= WORKING DATA =

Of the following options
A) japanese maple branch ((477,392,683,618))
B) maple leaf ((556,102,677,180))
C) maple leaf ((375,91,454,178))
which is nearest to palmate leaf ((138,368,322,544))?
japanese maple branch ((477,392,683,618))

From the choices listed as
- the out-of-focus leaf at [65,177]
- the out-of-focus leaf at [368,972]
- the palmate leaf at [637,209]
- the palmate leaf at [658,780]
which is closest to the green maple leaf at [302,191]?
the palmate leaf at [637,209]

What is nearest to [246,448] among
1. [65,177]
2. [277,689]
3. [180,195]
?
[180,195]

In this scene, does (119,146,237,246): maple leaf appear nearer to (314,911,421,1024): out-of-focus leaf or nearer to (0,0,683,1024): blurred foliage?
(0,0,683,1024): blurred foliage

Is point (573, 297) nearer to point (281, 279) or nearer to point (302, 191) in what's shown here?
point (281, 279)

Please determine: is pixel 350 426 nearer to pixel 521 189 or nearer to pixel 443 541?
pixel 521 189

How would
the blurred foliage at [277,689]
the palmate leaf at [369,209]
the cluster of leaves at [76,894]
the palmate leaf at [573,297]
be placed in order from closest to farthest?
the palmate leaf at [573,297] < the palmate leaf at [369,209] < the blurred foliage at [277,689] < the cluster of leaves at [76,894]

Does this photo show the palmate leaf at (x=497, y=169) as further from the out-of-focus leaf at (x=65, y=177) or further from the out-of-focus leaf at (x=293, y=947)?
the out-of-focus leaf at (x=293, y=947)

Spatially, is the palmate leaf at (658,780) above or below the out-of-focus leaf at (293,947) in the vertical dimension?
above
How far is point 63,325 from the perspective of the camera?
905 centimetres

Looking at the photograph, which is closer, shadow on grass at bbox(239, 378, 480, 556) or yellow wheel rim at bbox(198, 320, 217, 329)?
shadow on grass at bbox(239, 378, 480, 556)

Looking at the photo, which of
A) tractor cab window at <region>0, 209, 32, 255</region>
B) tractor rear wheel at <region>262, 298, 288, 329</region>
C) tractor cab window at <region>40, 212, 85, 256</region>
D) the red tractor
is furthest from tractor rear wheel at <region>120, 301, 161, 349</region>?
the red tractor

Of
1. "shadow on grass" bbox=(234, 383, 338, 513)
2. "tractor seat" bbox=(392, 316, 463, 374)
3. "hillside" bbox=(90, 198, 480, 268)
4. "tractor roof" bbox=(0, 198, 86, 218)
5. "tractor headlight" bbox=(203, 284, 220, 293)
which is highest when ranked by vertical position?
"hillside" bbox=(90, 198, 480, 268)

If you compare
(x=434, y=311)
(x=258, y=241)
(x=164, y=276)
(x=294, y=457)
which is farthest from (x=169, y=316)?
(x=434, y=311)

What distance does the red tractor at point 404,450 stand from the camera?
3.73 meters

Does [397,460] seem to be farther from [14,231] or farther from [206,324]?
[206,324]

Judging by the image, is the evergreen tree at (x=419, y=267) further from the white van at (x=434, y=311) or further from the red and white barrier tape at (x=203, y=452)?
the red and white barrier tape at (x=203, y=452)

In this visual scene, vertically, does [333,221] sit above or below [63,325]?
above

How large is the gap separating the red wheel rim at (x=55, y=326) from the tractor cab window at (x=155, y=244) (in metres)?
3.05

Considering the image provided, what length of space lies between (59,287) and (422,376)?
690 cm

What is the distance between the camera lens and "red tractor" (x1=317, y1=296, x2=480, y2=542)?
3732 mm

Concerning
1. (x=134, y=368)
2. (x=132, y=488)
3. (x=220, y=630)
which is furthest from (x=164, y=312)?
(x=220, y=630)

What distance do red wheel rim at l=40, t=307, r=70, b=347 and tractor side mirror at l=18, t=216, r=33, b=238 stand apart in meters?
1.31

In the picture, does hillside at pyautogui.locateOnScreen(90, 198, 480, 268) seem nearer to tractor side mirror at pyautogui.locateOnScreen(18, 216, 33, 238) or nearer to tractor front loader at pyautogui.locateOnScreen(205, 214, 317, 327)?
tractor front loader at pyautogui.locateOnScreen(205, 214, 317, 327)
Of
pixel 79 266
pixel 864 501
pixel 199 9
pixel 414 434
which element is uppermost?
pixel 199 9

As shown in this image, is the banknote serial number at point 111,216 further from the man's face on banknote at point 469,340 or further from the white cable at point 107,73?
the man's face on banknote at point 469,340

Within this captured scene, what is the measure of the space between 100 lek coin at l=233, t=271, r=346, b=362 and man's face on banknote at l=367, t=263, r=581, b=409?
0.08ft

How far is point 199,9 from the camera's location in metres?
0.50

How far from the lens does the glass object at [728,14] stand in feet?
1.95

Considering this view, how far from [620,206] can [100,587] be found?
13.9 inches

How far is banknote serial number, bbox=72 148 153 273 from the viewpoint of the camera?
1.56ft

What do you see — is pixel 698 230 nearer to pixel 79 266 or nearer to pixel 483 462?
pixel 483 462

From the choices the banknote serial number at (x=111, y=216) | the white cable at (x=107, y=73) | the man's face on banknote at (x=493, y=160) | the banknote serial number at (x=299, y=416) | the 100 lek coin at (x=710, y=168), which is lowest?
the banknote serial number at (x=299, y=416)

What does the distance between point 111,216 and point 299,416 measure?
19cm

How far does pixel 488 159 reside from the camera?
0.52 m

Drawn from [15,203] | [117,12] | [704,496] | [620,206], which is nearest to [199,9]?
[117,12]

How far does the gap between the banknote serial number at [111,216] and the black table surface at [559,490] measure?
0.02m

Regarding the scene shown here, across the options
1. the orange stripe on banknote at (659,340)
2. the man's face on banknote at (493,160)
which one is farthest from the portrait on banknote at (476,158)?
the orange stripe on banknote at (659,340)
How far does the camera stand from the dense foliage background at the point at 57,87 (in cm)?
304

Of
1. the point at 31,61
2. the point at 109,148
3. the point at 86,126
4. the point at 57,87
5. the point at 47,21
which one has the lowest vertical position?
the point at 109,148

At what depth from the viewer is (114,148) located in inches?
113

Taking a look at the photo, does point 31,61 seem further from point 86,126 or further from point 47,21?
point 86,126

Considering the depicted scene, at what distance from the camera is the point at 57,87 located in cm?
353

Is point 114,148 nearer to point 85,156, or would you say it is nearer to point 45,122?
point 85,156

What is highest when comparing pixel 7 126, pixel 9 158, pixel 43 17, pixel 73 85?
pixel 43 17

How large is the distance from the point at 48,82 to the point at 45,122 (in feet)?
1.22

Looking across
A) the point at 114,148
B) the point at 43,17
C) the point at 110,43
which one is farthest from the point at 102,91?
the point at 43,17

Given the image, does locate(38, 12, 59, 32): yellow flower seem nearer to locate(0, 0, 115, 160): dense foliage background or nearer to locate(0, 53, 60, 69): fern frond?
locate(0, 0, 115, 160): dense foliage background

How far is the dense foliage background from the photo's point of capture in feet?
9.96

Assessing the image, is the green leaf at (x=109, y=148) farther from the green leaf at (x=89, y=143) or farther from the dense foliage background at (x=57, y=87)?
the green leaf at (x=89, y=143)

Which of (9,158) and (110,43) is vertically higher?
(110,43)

= SHORT TASK =
Give the material above again, word for word.

= EXPECTED OUTPUT =
Of the following options
A) japanese maple branch ((477,392,683,618))
B) maple leaf ((556,102,677,180))
C) maple leaf ((375,91,454,178))
which is nearest to palmate leaf ((138,368,322,544))?
japanese maple branch ((477,392,683,618))

From the choices listed as
- the out-of-focus leaf at [65,177]
- the out-of-focus leaf at [368,972]
- the palmate leaf at [637,209]
- the palmate leaf at [658,780]
which is closest to the green maple leaf at [302,191]?
the palmate leaf at [637,209]

What is nearest to [246,448] among
1. [65,177]
2. [277,689]
3. [180,195]
?
[180,195]

In this scene, does (119,146,237,246): maple leaf appear nearer to (314,911,421,1024): out-of-focus leaf or nearer to (0,0,683,1024): blurred foliage?
(0,0,683,1024): blurred foliage

Is point (573, 297) nearer to point (281, 279) or nearer to point (302, 191) in what's shown here?
point (281, 279)

Please determine: is pixel 350 426 nearer to pixel 521 189 or nearer to pixel 443 541?
pixel 521 189

How would
the blurred foliage at [277,689]
the palmate leaf at [369,209]
the cluster of leaves at [76,894]
the palmate leaf at [573,297]
be placed in order from closest to farthest?
the palmate leaf at [573,297] < the palmate leaf at [369,209] < the blurred foliage at [277,689] < the cluster of leaves at [76,894]

Does this photo show the palmate leaf at (x=497, y=169) as further from the out-of-focus leaf at (x=65, y=177) or further from the out-of-focus leaf at (x=293, y=947)?
the out-of-focus leaf at (x=293, y=947)

Spatially, is the palmate leaf at (658,780) above or below the out-of-focus leaf at (293,947) in the vertical dimension?
above
How far is point 63,325 from the perspective of the camera?
905 centimetres

Looking at the photograph, which is closer, shadow on grass at bbox(239, 378, 480, 556) or yellow wheel rim at bbox(198, 320, 217, 329)?
shadow on grass at bbox(239, 378, 480, 556)

Looking at the photo, which of
A) tractor cab window at <region>0, 209, 32, 255</region>
B) tractor rear wheel at <region>262, 298, 288, 329</region>
C) tractor cab window at <region>40, 212, 85, 256</region>
D) the red tractor
is furthest from tractor rear wheel at <region>120, 301, 161, 349</region>?
the red tractor

Of
1. "shadow on grass" bbox=(234, 383, 338, 513)
2. "tractor seat" bbox=(392, 316, 463, 374)
3. "hillside" bbox=(90, 198, 480, 268)
4. "tractor roof" bbox=(0, 198, 86, 218)
5. "tractor headlight" bbox=(203, 284, 220, 293)
which is highest when ranked by vertical position?
"hillside" bbox=(90, 198, 480, 268)

If you compare
(x=434, y=311)
(x=258, y=241)
(x=164, y=276)
(x=294, y=457)
which is farthest from (x=169, y=316)?
(x=434, y=311)

What distance does the red tractor at point 404,450 stand from the camera?
3.73 meters

Does [397,460] seem to be farther from [14,231] or farther from [206,324]?
[206,324]

Judging by the image, is the evergreen tree at (x=419, y=267) further from the white van at (x=434, y=311) or further from the red and white barrier tape at (x=203, y=452)?
the red and white barrier tape at (x=203, y=452)

In this visual scene, vertically, does [333,221] sit above or below [63,325]?
above

How large is the gap separating the red wheel rim at (x=55, y=326) from the tractor cab window at (x=155, y=244) (in metres)?
3.05

Considering the image provided, what length of space lies between (59,287) and (422,376)?
690 cm

What is the distance between the camera lens and "red tractor" (x1=317, y1=296, x2=480, y2=542)?
3732 mm

Concerning
1. (x=134, y=368)
2. (x=132, y=488)
3. (x=220, y=630)
which is furthest from (x=164, y=312)?
(x=220, y=630)

What distance do red wheel rim at l=40, t=307, r=70, b=347 and tractor side mirror at l=18, t=216, r=33, b=238 stand apart in meters?
1.31

In the picture, does hillside at pyautogui.locateOnScreen(90, 198, 480, 268) seem nearer to tractor side mirror at pyautogui.locateOnScreen(18, 216, 33, 238) or nearer to tractor front loader at pyautogui.locateOnScreen(205, 214, 317, 327)?
tractor front loader at pyautogui.locateOnScreen(205, 214, 317, 327)
Of
pixel 79 266
pixel 864 501
pixel 199 9
pixel 414 434
which element is uppermost?
pixel 199 9

As shown in this image, is the banknote serial number at point 111,216 further from the man's face on banknote at point 469,340 or further from the white cable at point 107,73?
the man's face on banknote at point 469,340

Within this captured scene, what is the measure of the space between 100 lek coin at l=233, t=271, r=346, b=362 and man's face on banknote at l=367, t=263, r=581, b=409?
0.08ft

How far is point 199,9 from the camera's location in metres?
0.50

How far from the lens does the glass object at [728,14] stand in feet?
1.95

Considering this view, how far from [620,206] can [100,587] be found?
13.9 inches

How far is banknote serial number, bbox=72 148 153 273 from the viewpoint of the camera?
1.56ft

What do you see — is pixel 698 230 nearer to pixel 79 266 or nearer to pixel 483 462?
pixel 483 462

From the choices the banknote serial number at (x=111, y=216) | the white cable at (x=107, y=73) | the man's face on banknote at (x=493, y=160) | the banknote serial number at (x=299, y=416) | the 100 lek coin at (x=710, y=168), which is lowest?
the banknote serial number at (x=299, y=416)

What does the distance between point 111,216 and point 299,416 measure?
19cm

How far does pixel 488 159 reside from the camera?
0.52 m

Drawn from [15,203] | [117,12] | [704,496] | [620,206], which is nearest to [199,9]?
[117,12]

How far does the gap between the banknote serial number at [111,216] and the black table surface at [559,490] measure?
0.02m

Regarding the scene shown here, across the options
1. the orange stripe on banknote at (659,340)
2. the man's face on banknote at (493,160)
which one is farthest from the portrait on banknote at (476,158)?
the orange stripe on banknote at (659,340)
How far does the camera stand from the dense foliage background at the point at 57,87 (in cm)?
304

Of
1. the point at 31,61
2. the point at 109,148
3. the point at 86,126
4. the point at 57,87
5. the point at 47,21
which one has the lowest vertical position?
the point at 109,148

At what depth from the viewer is (114,148) located in inches?
113

Taking a look at the photo, does point 31,61 seem further from point 86,126 or further from point 47,21?
point 86,126

Considering the depicted scene, at what distance from the camera is the point at 57,87 located in cm?
353

Is point 114,148 nearer to point 85,156, or would you say it is nearer to point 45,122?
point 85,156

What is highest when comparing pixel 7 126, pixel 9 158, pixel 43 17, pixel 73 85?
pixel 43 17

How large is the distance from the point at 48,82 to the point at 45,122 (in feet)?
1.22

Looking across
A) the point at 114,148
B) the point at 43,17
C) the point at 110,43
which one is farthest from the point at 102,91?
the point at 43,17

Given the image, does locate(38, 12, 59, 32): yellow flower seem nearer to locate(0, 0, 115, 160): dense foliage background or nearer to locate(0, 53, 60, 69): fern frond?
locate(0, 0, 115, 160): dense foliage background

How far is the dense foliage background from the photo's point of capture in feet?
9.96

Assessing the image, is the green leaf at (x=109, y=148) farther from the green leaf at (x=89, y=143) or farther from the dense foliage background at (x=57, y=87)?
the green leaf at (x=89, y=143)

Which of (9,158) and (110,43) is vertically higher?
(110,43)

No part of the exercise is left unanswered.